Oriented box to box hits have collision complexity beyond the momentum resolution (that’s actually easy in comparison).

For a sphere to sphere collision, the detection is easy, the determination of contact point is easy, and the contact normal, penetration, etc… all easy. Trivially so.

For a sphere to axis-aligned bound box, you have multiple TYPES of collision:

sphere → side, sphere → edge, and sphere to corner. Fortunately, all of these are singularities and once you find them the calculations for the “extra stuff” (normal, penetration) are straight forward.

For an oriented box to box collision, you have even more types of collisions:

surface to surface, surface to corner, surface to edge, edge to edge, edge to corner, corner to corner… maybe one or two I’m forgetting? And some cases, “what is the point of impact” is ambiguous. For edge to surface, what is the contact point? The deepest part? The center? Edge to edge might be a singularity or might be the entire length of the edge.

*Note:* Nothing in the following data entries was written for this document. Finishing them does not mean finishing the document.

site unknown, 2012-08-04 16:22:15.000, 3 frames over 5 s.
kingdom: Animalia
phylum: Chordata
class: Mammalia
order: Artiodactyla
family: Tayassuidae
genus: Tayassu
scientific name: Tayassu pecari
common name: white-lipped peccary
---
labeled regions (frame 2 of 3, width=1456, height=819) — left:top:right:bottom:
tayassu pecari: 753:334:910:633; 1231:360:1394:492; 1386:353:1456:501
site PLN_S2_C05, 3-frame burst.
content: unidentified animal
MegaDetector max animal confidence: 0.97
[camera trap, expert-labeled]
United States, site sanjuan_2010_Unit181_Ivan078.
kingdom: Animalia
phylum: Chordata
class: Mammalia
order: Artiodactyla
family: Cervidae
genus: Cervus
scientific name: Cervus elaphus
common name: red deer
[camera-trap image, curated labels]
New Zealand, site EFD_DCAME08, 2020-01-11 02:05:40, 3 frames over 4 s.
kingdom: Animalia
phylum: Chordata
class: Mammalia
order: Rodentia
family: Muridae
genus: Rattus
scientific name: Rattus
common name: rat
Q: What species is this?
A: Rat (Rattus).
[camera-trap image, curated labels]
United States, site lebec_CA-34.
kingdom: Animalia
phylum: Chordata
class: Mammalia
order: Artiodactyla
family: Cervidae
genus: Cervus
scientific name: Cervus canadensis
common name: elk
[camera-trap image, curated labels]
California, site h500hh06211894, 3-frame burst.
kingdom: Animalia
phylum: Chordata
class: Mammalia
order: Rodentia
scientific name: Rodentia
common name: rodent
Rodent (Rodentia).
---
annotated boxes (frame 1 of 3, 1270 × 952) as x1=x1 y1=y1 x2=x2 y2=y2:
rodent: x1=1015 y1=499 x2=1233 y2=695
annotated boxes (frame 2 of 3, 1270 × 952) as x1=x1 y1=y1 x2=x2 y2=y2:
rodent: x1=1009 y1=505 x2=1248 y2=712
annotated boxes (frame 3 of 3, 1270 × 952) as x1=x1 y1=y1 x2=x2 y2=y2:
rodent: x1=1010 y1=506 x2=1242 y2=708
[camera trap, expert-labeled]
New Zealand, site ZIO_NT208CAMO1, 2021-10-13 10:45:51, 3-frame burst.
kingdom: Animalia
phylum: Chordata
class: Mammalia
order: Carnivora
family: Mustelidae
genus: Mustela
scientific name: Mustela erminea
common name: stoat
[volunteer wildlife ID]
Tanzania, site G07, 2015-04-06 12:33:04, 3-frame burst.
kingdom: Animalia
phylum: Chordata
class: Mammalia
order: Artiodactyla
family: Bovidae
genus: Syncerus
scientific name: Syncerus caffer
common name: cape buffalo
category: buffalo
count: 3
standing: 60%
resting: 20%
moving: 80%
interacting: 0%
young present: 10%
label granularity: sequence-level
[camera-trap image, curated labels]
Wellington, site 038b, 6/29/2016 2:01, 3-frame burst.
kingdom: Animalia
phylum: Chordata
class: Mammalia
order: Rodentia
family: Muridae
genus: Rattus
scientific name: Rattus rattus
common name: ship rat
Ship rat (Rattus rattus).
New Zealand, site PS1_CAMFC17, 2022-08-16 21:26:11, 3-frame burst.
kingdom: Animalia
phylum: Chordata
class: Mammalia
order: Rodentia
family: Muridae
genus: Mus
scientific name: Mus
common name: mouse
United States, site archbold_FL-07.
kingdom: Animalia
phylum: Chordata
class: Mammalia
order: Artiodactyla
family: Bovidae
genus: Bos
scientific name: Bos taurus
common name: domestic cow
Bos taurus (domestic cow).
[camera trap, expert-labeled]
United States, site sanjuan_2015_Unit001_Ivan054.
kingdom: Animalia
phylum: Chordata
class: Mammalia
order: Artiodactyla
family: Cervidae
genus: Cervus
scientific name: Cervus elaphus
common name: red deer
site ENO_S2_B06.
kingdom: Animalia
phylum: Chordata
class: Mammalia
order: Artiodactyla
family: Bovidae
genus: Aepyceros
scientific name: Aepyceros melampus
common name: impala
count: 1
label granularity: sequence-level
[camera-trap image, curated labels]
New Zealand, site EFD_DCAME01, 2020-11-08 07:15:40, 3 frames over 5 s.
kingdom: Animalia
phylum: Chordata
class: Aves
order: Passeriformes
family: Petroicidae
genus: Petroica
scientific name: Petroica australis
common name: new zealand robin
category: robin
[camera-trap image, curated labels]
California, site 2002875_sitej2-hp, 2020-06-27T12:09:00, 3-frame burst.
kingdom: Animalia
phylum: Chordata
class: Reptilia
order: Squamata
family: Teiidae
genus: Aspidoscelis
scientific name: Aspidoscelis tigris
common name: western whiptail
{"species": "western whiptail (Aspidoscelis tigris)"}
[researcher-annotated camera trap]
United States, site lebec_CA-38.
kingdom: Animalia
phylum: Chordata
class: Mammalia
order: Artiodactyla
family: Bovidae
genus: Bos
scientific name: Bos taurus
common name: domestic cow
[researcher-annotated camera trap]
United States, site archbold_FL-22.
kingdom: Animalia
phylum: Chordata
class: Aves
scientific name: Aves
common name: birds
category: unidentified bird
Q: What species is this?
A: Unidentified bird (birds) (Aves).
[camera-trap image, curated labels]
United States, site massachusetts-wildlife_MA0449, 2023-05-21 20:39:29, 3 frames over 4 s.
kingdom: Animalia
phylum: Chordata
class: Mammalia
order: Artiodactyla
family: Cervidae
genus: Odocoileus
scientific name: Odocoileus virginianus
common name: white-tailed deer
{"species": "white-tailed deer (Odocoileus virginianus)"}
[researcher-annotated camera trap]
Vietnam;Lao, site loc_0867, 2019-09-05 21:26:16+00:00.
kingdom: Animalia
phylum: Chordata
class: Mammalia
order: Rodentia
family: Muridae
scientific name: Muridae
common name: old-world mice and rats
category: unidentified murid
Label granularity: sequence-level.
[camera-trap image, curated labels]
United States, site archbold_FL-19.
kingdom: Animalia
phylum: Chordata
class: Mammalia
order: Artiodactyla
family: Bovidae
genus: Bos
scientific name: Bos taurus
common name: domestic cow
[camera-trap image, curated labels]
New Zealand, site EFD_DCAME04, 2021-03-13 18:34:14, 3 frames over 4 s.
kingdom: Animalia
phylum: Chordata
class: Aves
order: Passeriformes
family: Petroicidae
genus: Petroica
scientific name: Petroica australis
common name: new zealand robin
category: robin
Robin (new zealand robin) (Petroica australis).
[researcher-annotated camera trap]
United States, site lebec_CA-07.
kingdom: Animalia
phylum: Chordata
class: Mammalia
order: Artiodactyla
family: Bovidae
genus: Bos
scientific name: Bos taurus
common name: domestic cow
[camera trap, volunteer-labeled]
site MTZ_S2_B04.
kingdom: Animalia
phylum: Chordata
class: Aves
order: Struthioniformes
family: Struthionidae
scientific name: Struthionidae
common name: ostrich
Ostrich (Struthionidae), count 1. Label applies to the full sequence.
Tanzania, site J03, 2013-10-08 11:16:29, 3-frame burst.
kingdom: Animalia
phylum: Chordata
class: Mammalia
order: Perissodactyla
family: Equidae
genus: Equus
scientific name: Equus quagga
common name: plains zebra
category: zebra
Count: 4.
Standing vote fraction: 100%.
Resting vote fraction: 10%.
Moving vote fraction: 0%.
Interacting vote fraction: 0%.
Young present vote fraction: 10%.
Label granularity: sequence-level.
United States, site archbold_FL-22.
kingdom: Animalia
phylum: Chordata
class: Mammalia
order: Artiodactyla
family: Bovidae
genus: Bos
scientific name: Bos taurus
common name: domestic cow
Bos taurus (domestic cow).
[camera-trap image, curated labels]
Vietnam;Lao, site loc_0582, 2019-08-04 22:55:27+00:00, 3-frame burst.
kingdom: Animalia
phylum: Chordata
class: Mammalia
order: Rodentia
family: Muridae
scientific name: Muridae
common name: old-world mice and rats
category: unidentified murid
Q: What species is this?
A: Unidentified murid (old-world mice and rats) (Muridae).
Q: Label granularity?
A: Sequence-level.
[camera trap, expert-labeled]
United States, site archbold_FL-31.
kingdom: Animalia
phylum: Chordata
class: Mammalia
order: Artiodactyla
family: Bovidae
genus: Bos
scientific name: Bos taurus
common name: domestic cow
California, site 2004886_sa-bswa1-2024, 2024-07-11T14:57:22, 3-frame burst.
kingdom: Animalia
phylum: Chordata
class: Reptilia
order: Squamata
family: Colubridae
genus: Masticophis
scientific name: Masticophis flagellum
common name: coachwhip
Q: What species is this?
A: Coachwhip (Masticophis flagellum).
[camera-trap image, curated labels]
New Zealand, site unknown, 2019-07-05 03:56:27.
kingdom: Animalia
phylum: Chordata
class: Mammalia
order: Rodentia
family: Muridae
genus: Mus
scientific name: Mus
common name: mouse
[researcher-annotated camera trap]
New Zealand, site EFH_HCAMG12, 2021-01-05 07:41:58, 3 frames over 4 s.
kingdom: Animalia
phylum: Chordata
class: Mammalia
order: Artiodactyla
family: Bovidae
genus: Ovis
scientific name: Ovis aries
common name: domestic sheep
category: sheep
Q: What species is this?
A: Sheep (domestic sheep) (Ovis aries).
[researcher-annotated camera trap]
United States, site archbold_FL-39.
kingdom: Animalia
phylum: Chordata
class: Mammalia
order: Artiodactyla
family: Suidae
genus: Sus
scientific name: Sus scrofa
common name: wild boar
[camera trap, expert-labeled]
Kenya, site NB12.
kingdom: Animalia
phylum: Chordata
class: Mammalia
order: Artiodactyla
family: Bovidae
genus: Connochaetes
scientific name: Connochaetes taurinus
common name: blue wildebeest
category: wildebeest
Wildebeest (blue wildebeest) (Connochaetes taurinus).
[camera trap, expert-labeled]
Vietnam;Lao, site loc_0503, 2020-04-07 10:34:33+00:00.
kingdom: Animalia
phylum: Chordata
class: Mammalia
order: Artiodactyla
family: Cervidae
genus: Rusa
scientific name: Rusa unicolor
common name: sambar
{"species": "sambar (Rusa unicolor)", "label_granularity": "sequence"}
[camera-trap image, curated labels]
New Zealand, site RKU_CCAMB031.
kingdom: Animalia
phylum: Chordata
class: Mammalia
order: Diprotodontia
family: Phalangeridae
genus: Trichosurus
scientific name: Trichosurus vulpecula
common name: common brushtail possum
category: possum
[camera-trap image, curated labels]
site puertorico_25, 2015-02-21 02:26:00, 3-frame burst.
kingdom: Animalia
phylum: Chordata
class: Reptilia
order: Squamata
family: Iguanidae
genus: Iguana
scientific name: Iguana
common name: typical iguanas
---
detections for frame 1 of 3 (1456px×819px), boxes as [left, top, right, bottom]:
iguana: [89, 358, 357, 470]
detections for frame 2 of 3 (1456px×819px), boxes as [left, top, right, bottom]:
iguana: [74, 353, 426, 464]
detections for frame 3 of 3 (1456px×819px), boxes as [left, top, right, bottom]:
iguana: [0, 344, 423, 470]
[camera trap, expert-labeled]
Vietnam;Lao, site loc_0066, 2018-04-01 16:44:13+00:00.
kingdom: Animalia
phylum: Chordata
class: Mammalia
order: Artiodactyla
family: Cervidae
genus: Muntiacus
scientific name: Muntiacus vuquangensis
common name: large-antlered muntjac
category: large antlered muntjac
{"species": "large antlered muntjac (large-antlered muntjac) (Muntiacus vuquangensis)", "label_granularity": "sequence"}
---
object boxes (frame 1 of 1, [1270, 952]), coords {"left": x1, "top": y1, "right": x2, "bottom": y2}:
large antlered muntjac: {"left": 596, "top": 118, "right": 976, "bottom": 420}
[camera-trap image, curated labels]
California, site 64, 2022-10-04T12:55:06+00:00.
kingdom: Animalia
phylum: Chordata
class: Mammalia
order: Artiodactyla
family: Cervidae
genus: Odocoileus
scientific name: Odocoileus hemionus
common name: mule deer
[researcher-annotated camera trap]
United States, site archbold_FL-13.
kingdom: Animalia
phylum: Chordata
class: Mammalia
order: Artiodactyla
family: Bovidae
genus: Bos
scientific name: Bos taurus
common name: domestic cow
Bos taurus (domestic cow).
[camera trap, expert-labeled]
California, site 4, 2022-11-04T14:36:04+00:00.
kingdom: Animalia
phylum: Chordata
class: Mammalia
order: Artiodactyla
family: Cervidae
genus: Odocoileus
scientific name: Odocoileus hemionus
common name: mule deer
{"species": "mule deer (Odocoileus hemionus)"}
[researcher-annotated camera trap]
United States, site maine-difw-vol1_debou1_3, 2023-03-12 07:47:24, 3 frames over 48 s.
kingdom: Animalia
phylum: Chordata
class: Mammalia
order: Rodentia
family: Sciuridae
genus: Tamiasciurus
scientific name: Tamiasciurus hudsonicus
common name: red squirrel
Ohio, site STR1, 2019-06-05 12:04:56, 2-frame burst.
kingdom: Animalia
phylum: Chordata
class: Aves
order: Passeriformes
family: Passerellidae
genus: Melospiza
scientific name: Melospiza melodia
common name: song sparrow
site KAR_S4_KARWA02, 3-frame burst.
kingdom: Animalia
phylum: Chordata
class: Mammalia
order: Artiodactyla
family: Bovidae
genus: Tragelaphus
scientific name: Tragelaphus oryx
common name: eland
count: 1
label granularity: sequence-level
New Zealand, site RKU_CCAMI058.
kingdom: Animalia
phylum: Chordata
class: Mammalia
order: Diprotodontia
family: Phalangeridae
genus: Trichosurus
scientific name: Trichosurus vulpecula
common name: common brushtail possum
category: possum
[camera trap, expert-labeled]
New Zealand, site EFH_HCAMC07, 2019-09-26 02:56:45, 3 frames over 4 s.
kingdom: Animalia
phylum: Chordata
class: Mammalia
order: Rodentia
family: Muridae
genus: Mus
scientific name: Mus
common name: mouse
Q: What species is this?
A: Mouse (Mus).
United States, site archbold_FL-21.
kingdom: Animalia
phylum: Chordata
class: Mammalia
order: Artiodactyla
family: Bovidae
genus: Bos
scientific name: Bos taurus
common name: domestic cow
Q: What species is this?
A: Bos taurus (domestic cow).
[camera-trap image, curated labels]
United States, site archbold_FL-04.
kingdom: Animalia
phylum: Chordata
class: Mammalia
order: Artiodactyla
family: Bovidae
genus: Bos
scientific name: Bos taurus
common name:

Once you’ve found the point and contact information, imparting momentum changes is the same for all types of shapes. (Their inertia tensor will be different for different bodies but the math is the same.)

(I also wrote my own distributed physics engine from scratch which is why I’m more than passingly familiar with this… even if I did cheat in my collision detection to simplify the problem a little.)

Edit: and the really lovely thing is that small errors in one part of the math will often have huge and counterintuitive buggy looking effects in other parts. When I scaled my sailing ships up to full size, they could barely sit on the ground without jittering… seemed like a mass to mass precision problem. Or if they sat still, bumping them would cause them to behave oddly… turned out that there was a bug in the inertia tensor calculation. A really small one.

Lesson: Any physics engine that deals with different scales of objects is going to need reasonably accurate inertia tensors.